I was trying to draw a diagram but I couldn't figure out how to do it. For example, if you have a 3 foot putt that breaks such that a putt at 6 inches past the hole would need to start on a line one inch above the lip to hit center cup.
- If you hit your line, how close to do you have to be to 6 inches to still make the putt? Anybody know this?
- If you miss your line with the correct speed, we know you have a target that's 3.8" wide.
- From those two, can you draw a diagram showing the space where, absent a hole, the ball would stop, and with a hole the ball would fall in the cup? I.e., the target area that would result in a made putt.
Then do the same thing for a firm putt, which would basically look like a long skinny cone extending from the hole. I guess it would sort of slant a bit because of the break.
I imagine you'd have a long skinny cone, a shorter fatter cone. One covers more area than the other. Whichever that is, would be the strategy that maximizes your odds of hitting the putt, if you remove green reading, confidence, preference, etc from the equation.
Originally Posted by saevel25
Yes i am assuming this, but its true that if you hit it 3' past, that you could hit it shorter or longer than 3'. But the problem with that is, if you under hit it lets say by a foot, 2.5'. Your hole size went from 1.4" to 1.75" in diameter.
Right, that's my point. The margin of error is 2 dimensional. I suggest that it might be reasonable to give up .17" in lateral margin of error, to gain 12.0" in depth margin of error. (I'm using your numbers, which I think are off and make my point look better) I further suggest, that if a person tends to miss short putts because he gets the speed wrong more often than he misses his intended line (we're not talking mis-reads), that person is probably better off hitting it firm.
Originally Posted by saevel25
Yes, but to same firm is overall more confident than softer, is false. There is a misconception that a soft putt isn't a confident stroke.

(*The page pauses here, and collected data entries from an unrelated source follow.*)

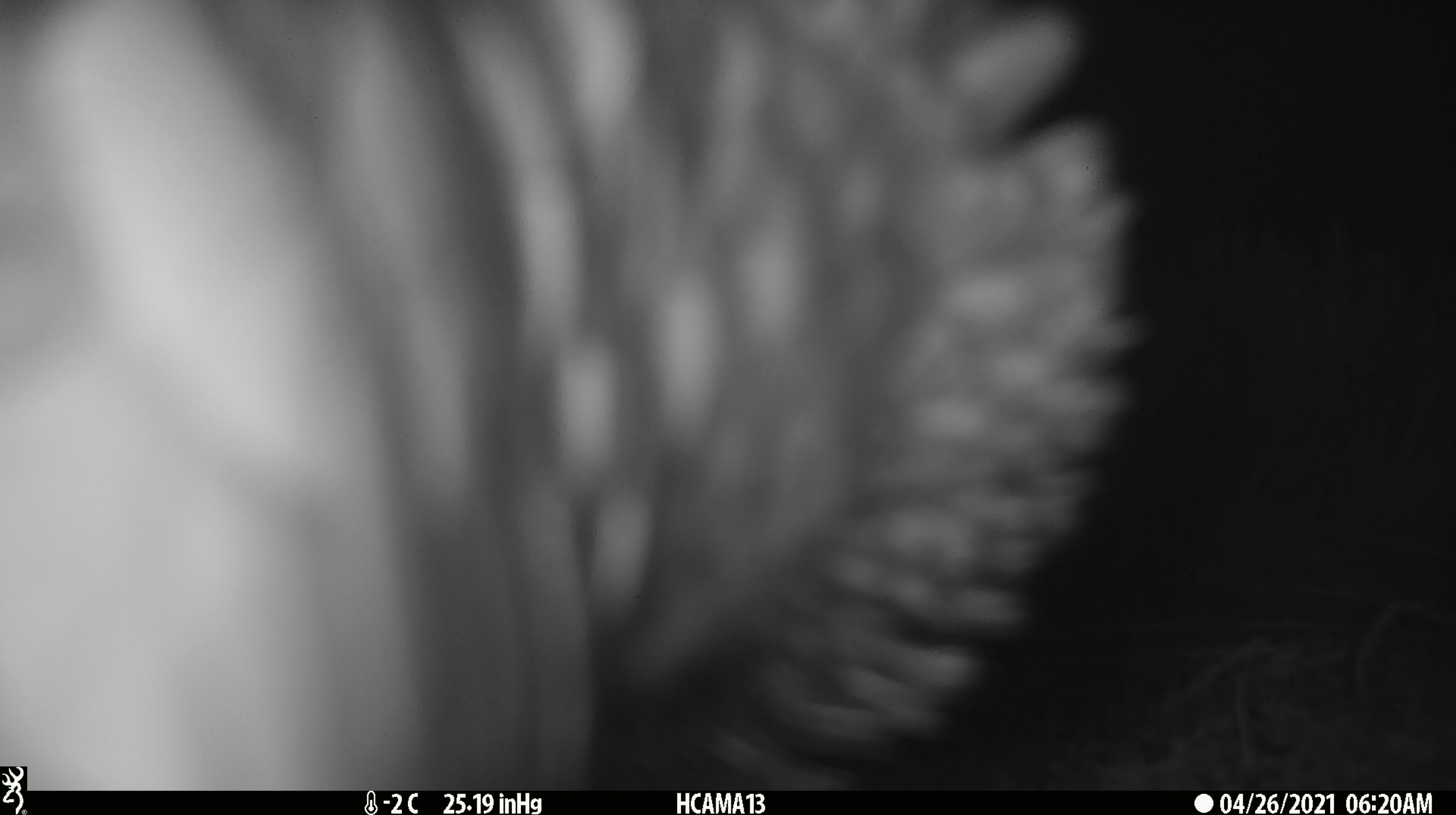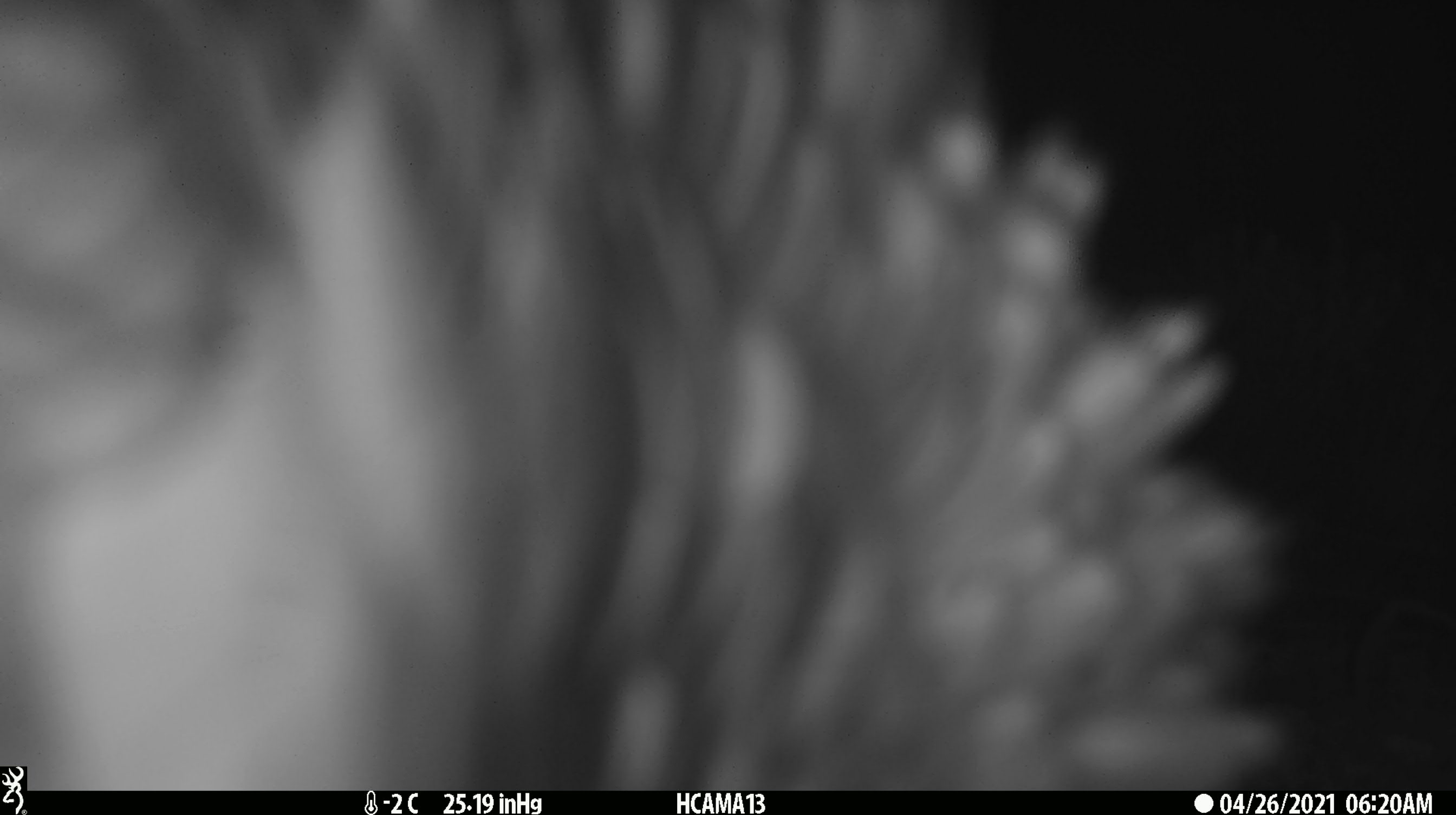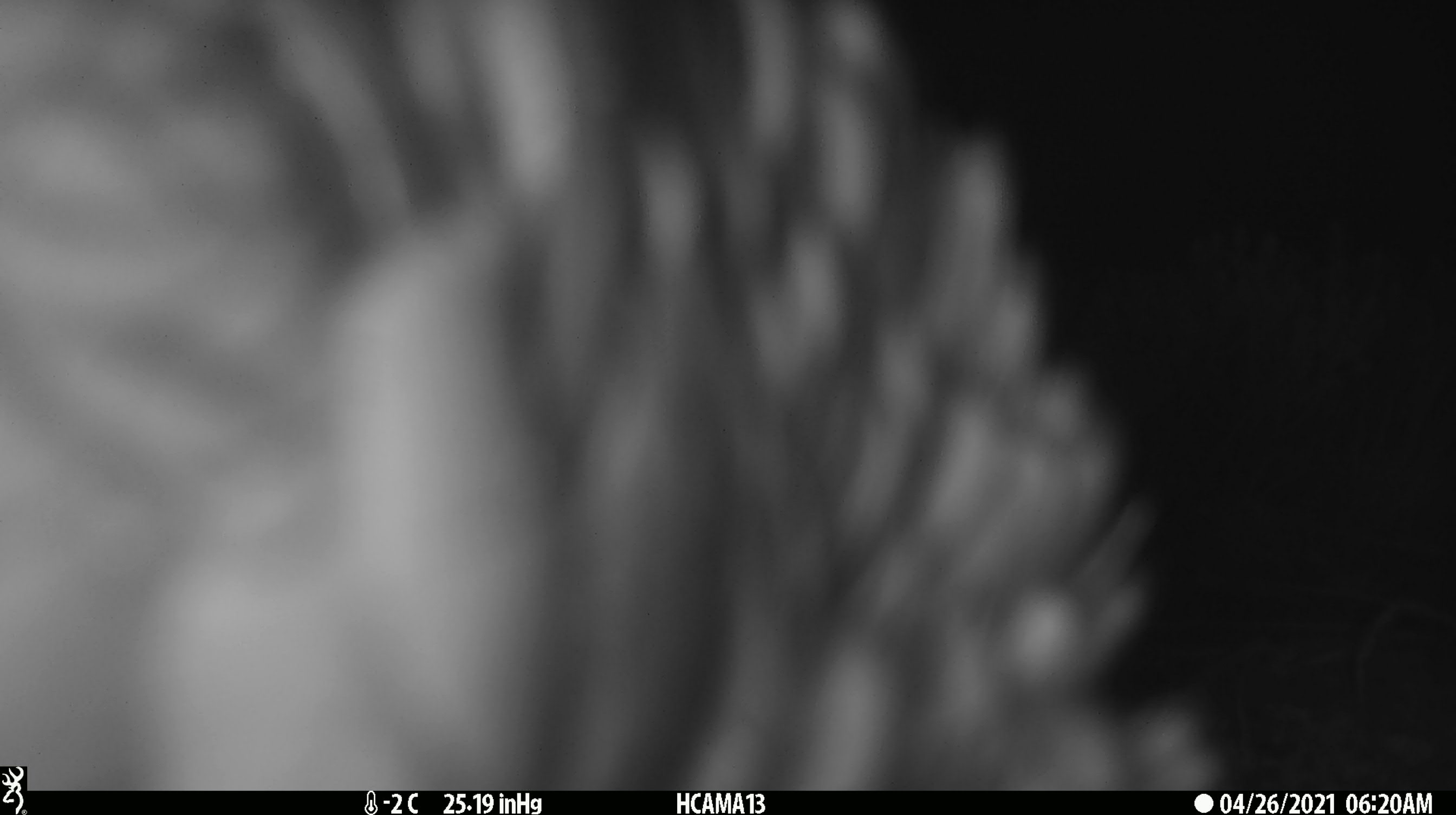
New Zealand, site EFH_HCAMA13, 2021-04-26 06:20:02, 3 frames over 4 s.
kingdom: Animalia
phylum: Chordata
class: Aves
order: Psittaciformes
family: Strigopidae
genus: Nestor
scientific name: Nestor notabilis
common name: kea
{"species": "kea (Nestor notabilis)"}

This is where we are. We agree on facts, and reach different conclusions. We agree that some feel more confident with a more firm stroke, some do not. From that, I conclude that people may reasonably differ on their approach. You come to the conclusion that everyone else is wrong.
And to me, this is sort of a side point. I take issue with the idea that widening the hole is the only factor that should be considered in determining what speed maximizes the margin of error given the correct read. I just mentioned this because its another benefit that people have mentioned of putting firm. Another would be that you're removing the break. If you're looking at a putt and you can't really tell if its left edge or 2 inches outside, you can hit it firm to an inch inside the left edge. If you hit your intended line, the ball isn't going to miss left and if you miss low--a firm 3 foot put breaking 3+ inches--you've misread the break pretty badly and its likely that a soft putt 2 inches left would have missed low too.
Originally Posted by Paradox
No one is saying that "firm is wrong" per se...whats wrong is that hitting a putt firm somehow makes the putt easier. Its just the opposite.... you have less room to miss.
Only if you define "room to miss" as lateral margin of error.
And for what its worth, it may be that lateral error is more important for some reason, or that I am over estimating the margin or error on depth. My point is that saying "soft is better because it makes the hole bigger" is good enough. That's like saying its better to build a baseball team by spending all your money on batters because that will maximize the runs you score. There's another dimension to the equation. It may be that one is more important than the other, or larger or smaller than the other, but simply repeating "soft makes the hole bigger" over and over again doesn't get you to the conclusion that soft results in more holed putts.